*Excerpt*:

It can be maddening. Painter friends of mine wonder why the canvases labored over remain unsold while older, much less technical works are the ones that sell. Musicians often speak in interviews of being surprised by the legs of a last-second addition to an album while the other “sure-fire” tracks never garner any radio spins. No matter the venue, sometimes our most valiant works go unnoticed or even refused while the half-hearted, there’s-no-way-this-will-work efforts receive all the praise.

Thus, the artist, the preacher, the writer, the potter are all left in a precarious position. Of course, this is no excuse to rest on your laurels, but it also removes the longing to hold out expectations for something you cannot control. As Rob spoke, I wrote a note that I’m not sure how much was a quote and how much was my own mind working around what was being mentioned. But in that moment, I simply jotted down “…so the most you can offer is a grounded, focused, truthful effort.”

There might be other, even better, descriptors, but that’s what struck me in that moment. It’s an inner calling to make things excellent, no matter what the turnout or response. And there’s also a beauty to realizing I’m turning in a less-than-stellar assignment only to receive a gracious “A”. It keeps you humble, or at least it should (rather than being lazy), and it keeps the ego in check in thinking it all depends on you.

Has anyone else found this concept to be true in their own lives – their own masterpieces being ignored while watching other unexpected pieces finding themselves on center stage?

Collected data:
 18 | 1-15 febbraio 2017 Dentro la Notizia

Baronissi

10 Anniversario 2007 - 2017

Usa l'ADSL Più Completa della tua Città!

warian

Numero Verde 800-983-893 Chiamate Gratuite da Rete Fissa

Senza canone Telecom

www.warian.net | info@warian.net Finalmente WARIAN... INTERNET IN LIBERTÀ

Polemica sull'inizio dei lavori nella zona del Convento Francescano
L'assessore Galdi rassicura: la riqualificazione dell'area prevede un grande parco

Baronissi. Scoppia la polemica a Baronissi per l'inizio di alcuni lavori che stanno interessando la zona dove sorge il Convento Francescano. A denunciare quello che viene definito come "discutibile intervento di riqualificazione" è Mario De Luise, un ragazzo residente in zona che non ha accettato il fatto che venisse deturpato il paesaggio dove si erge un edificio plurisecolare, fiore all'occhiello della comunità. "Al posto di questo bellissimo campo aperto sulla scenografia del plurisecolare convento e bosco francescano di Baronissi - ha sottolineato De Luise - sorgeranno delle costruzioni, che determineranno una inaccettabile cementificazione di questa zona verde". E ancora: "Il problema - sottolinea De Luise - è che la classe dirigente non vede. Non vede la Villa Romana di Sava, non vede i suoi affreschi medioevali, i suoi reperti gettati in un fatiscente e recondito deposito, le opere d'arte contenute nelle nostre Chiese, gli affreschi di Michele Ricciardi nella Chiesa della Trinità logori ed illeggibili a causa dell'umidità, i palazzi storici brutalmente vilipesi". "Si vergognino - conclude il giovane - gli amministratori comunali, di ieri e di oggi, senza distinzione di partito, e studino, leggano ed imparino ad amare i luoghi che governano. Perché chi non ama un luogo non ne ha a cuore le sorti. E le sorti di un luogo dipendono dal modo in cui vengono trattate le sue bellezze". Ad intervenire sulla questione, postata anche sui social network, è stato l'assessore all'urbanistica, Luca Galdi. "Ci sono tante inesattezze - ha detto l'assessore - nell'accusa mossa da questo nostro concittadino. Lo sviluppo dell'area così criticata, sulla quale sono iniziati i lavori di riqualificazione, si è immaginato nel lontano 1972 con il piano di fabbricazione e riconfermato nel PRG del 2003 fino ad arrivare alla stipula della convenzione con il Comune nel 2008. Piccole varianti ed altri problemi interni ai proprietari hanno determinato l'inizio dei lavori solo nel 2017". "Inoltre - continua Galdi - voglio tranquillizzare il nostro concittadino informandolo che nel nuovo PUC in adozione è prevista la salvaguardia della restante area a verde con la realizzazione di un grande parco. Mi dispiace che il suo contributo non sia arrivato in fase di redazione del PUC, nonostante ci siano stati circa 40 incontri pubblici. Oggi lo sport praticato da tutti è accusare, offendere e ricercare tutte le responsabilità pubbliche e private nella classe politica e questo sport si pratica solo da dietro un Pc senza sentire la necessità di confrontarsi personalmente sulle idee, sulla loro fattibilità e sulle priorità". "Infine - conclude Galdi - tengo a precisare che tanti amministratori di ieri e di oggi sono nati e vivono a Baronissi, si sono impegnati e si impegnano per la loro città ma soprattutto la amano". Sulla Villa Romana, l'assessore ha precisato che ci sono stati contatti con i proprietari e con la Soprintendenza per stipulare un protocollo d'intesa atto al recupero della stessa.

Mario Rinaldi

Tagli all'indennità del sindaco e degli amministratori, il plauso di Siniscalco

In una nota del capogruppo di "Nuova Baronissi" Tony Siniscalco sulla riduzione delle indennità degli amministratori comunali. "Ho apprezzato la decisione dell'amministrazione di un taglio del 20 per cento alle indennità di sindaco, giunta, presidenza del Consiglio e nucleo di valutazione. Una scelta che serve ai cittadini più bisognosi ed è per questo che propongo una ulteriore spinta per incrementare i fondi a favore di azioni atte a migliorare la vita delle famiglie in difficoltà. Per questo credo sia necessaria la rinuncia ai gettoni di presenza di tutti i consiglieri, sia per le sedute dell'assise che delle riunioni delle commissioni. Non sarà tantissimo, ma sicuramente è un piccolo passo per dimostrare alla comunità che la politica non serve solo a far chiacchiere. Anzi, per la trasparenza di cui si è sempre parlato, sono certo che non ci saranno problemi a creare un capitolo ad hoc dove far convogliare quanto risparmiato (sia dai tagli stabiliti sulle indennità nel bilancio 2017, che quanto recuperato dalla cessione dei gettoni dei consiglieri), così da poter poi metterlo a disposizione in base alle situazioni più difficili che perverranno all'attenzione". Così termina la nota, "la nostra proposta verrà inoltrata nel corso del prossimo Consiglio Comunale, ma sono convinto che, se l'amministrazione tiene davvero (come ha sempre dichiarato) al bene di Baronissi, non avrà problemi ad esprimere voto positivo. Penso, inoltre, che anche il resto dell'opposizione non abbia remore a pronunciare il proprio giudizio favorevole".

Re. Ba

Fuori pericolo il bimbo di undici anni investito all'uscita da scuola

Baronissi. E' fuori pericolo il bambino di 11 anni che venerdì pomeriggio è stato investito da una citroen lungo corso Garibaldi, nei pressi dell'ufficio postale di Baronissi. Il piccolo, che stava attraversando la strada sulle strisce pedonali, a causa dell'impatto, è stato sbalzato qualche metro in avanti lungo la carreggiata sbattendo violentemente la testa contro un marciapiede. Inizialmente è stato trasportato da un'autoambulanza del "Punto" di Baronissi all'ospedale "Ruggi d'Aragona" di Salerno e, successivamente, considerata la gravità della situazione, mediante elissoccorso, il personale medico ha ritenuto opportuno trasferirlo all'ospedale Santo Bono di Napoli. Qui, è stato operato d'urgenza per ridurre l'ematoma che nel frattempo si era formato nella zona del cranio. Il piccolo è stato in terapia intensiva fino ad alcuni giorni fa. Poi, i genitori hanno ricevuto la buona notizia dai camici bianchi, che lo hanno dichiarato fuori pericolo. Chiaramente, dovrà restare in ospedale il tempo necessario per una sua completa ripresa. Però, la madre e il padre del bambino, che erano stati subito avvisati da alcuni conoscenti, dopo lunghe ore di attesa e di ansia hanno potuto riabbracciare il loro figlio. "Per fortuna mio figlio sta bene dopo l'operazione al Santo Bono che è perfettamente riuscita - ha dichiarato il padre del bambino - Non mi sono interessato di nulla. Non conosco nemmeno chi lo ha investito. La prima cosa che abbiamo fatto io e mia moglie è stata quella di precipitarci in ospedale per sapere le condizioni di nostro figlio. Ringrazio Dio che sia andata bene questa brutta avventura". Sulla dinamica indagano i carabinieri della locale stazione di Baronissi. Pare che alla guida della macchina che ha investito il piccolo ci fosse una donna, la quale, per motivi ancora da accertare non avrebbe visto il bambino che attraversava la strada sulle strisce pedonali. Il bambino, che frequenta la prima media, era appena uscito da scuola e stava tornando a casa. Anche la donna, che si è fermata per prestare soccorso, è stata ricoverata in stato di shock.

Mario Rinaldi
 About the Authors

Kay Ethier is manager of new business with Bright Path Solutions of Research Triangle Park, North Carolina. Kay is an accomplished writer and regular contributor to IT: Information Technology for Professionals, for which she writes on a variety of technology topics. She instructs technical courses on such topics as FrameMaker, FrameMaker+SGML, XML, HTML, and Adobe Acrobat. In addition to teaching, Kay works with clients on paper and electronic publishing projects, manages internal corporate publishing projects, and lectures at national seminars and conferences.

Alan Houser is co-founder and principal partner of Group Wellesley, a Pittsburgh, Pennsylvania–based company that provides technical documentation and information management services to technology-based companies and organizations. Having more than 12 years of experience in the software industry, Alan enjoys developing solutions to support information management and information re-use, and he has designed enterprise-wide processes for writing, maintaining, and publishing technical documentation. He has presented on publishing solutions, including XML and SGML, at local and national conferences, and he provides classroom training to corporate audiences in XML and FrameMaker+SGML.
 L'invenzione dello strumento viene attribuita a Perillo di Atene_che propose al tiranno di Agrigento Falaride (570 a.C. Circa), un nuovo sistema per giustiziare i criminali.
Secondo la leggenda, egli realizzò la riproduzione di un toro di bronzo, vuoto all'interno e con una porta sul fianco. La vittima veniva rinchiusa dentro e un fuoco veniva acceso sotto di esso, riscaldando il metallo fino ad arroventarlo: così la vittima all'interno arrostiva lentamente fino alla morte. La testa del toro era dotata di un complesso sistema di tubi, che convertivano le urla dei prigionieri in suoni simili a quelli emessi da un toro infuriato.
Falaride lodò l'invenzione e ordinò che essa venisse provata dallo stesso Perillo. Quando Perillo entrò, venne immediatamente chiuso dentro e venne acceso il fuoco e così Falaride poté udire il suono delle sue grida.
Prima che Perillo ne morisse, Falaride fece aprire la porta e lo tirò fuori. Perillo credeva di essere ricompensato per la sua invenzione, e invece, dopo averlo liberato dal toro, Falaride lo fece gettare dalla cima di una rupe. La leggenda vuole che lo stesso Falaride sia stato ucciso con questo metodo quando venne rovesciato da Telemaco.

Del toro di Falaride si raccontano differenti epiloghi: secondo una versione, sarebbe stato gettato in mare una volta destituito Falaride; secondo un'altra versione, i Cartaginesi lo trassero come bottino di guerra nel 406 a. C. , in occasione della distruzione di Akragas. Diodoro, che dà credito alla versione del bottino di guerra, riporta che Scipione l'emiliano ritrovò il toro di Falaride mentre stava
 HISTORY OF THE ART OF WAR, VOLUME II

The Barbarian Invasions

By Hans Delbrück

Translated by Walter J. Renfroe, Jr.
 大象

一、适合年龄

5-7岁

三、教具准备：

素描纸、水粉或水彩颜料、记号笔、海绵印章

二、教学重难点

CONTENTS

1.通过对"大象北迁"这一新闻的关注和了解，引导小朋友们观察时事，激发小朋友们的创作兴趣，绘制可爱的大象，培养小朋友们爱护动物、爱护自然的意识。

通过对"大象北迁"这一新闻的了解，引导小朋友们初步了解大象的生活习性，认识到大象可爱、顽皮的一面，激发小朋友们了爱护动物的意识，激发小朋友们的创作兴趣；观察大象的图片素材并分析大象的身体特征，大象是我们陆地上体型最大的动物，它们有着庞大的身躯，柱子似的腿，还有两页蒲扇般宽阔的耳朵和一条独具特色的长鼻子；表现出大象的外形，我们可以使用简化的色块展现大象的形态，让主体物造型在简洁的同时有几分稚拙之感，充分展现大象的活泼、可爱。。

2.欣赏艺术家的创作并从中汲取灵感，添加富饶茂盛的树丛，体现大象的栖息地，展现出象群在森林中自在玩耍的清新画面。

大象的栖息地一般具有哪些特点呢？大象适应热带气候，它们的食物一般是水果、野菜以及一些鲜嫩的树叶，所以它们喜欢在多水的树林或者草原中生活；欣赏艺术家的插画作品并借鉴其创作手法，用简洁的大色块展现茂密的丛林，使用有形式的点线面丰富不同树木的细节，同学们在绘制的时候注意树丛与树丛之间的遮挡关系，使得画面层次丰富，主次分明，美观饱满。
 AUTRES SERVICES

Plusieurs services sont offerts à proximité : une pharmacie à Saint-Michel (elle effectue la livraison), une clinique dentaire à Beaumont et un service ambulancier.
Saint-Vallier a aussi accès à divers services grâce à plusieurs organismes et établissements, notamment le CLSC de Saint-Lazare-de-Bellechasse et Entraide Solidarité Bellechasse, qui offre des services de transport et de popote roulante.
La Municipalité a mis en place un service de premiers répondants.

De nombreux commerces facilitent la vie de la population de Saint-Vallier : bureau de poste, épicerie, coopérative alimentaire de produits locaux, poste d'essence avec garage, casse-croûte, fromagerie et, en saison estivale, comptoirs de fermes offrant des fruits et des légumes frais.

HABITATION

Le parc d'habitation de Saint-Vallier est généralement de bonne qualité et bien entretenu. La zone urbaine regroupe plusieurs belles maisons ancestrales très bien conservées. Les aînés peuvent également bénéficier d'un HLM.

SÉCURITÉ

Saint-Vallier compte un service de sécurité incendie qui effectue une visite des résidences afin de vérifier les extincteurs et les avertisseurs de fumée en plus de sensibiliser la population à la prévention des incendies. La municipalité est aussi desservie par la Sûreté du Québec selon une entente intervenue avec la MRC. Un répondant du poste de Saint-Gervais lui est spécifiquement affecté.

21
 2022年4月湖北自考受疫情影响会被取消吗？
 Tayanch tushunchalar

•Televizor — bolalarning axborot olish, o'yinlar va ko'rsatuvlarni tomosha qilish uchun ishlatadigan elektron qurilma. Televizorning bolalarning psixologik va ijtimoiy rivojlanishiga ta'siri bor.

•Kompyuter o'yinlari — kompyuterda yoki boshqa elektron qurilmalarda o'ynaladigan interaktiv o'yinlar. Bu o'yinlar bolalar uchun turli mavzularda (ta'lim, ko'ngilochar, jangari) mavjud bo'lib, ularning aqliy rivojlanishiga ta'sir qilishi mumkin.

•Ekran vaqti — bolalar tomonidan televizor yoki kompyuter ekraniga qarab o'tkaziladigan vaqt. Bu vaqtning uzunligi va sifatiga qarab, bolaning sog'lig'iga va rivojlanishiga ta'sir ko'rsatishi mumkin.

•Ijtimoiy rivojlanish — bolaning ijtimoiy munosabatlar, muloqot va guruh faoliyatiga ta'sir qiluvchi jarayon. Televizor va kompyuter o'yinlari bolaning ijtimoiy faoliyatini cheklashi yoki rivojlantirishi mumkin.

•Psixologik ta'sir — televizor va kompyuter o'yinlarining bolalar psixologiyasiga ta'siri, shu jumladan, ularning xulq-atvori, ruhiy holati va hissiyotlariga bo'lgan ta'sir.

*What this task involves*: Rewrite the stretch of the excerpt on overlooked creative work from "It can be maddening." through "all the praise.", replacing "canvases" with "paintings".

*Exercise answer*:
It can be maddening. Painter friends of mine wonder why the paintings labored over remain unsold while older, much less technical works are the ones that sell. Musicians often speak in interviews of being surprised by the legs of a last-second addition to an album while the other “sure-fire” tracks never garner any radio spins. No matter the venue, sometimes our most valiant works go unnoticed or even refused while the half-hearted, there’s-no-way-this-will-work efforts receive all the praise.